If not, I guess we're down to n*m files eventually, which is really sad
as they might even become a storage problem at some point.


Thanks for your input,
Daniel

Re: Merging device trees at runtime for module-based systems

[Stephen Warren]

On 10/31/2012 05:00 PM, Daniel Mack wrote:
> cc devicetree-discuss. Here's a reference to the full thread:
> 
>   http://thread.gmane.org/gmane.comp.boot-loaders.u-boot/145221/
> 
> On 26.10.2012 20:39, Stephen Warren wrote:
>> On 10/24/2012 03:47 AM, Daniel Mack wrote:
>>> Hi,
>>>
>>> a project I'm involved in uses a module/baseboard combo, and components
>>> on either board are described in DT. I'm currently using separate dts
>>> files which build upon each other with include statements, which works
>>> fine for development.
>>>
>>> In production though, we will certainly have running changes (and hence
>>> different versions) over the lifetime of the product for both the
>>> baseboard and the module, and the hardware has support for identifying
>>> the versions of both sides at runtime.
>>>
>>> So let's say we have n versions of the baseboard and m versions of the
>>> module, we would much like to only prepare n + m files, instead of n * m
>>> by pre-compiling every possible combination (some of which may actually
>>> never occur 'in the wild').
>>>
>>> So my question is: is it possible to do that kind of assembly of a
>>> number of files at runtime in U-Boot? I guess all it takes is merging a
>>> number of trees together, right? I browsed through the APIs but couldn't
>>> yet find an clear approach to that kind of problem. If not, what would
>>> it take to add that functionality? I can probably help with the
>>> implementation if someone tells me what would be the right way.
>>
>> Yes, solving this would be very useful; it's a wide-spread problem.
>>
>> Some thoughts though:
>>
>> Simply overlaying two DTBs on top of each-other (in the same fashion
>> that dtc's /include/ statement would do at compile-time) might not be
>> fully general enough, although perhaps it would be sufficient for your
>> immediate needs.
>>
>> For example, lets say that a GPIO is routed from a device on the main
>> board to a device on a daughter board, or even from one daughter board
>> into the main board and back out to a different daughter board.
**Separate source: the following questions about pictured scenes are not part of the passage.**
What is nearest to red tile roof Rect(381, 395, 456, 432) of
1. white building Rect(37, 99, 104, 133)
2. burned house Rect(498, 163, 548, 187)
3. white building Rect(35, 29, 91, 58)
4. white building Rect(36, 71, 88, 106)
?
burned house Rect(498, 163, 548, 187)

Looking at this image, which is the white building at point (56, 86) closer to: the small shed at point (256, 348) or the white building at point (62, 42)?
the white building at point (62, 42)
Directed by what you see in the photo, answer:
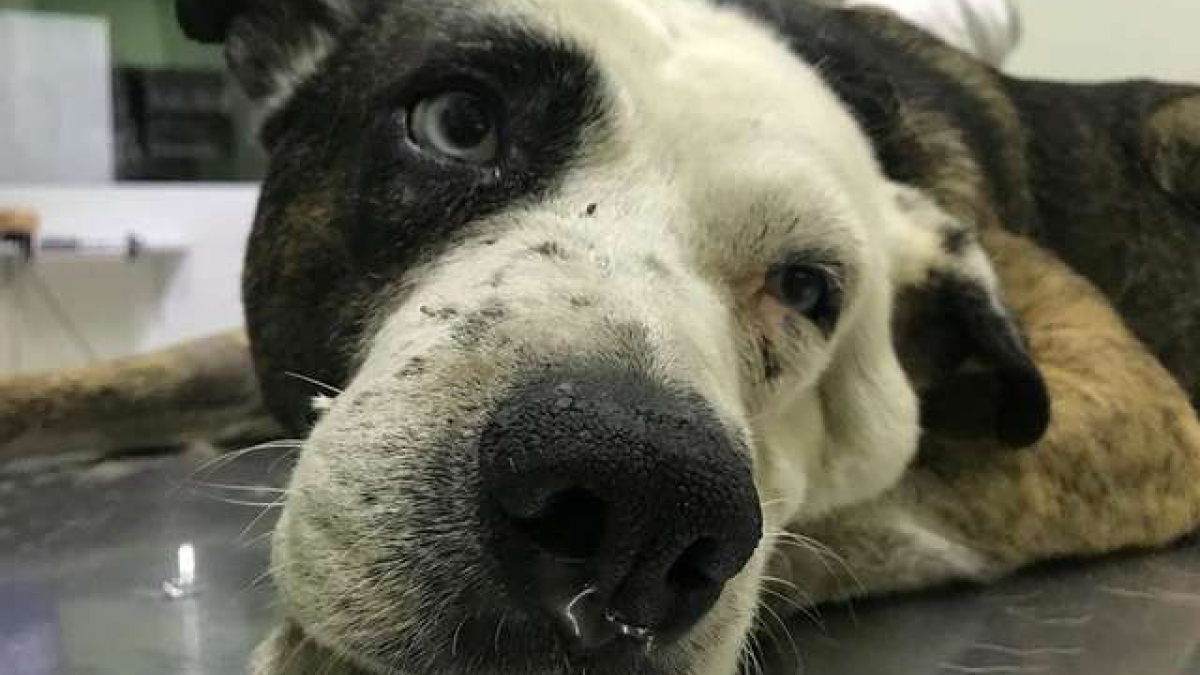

Now,
>> consider that the different board(s) that are the source of the GPIO
>> might use completely different SoCs or versions of the SoC, which might
>> require using a different GPIO specifier to represent the signal. That
>> means you need to change the .dtb file for the "client" of the GPIO
>> depending on the HW or .dtb that provides the GPIO. That's certainly not
>> a simple matter of merging multiple .dtb blobs together.
> 
> Hmm. After implementing a very simple overlay approach, I can now see
> your point :) Yes in fact, that's a real problem.
> 
>> The same issue could easily apply to I2C or SPI buses, chip selects, etc.
>>
>> One solution would be to explicitly represent a connector or
>> connection-point in DT, such that the connector can implement the naming
>> of all signals that pass through it, and provide a translation point for
>> hooking the two DT fragments together. This seems within the spirit of DT.
> 
> Yes, but you still can't handle references that way.
> 
> Let me try and conclude this for others. Say the "module" tree "A" looks
> something like this:
> 
> 	/ {
> 		multi-regulator {
> 			vcc1v8: regulator@0 {
> 				/* ... */
> 			};
> 		};
> 	};
> 
> ... and the baseboard ("B"), that makes use of (and hence depends on)
> the module, has something like this:
> 
> 	/ {
> 		consumer {
> 			main-supply = <&vcc1v8>;
> 		};
> 	};
> 
> Now, let's say in a subsequent version of the module, we change whatever
> provides that supply for 1.8 volts, but the consumer on the baseboard
> shouldn't care much of course, thanks to all the abstraction layers that
> we have now in the kernel.
> 
> However, the problem here is that I can't just compile trees A and B
> individually into .dtbs that get merged later, because dtc will bail on
> the unresolved reference of &vcc1v8 of course. And cases like this are
> the whole reason why I started to think about modularization of trees in
> the first place.
> 
> So the simple overlay method doesn't help here at all, even though I can
> share the code if anyone's interested.

Yes, you've understood me exactly.

The connector-base approach I was thinking about might look (very very)
roughly as follows:

main board:

	/ {
		multi-regulator {
			vcc1v8: regulator@0 {
				/* ... */
			};
		};
		connector {
			compatible = "vendor,board-socket-a";
			vcc1v8-supply = <&vcc1v8>;
		};
	};

child board:

	/ {
		connector {
			compatible = "vendor,board-plug-a";
			vcc1v8: regulator {
			};
		};
		consumer {
			main-supply = <&vcc1v8>;
		};
	};

... plus some logic so that the "driver"s for the two connector nodes
get linked together, such that the code forwards "requests" for the
regulator that the plug receives on to the node for the socket, which
then lists the actual provider.

Obviously, the above DT is an extremely rough sketch, and we need to
think about:

a) Exactly how the plug/socket get linked together.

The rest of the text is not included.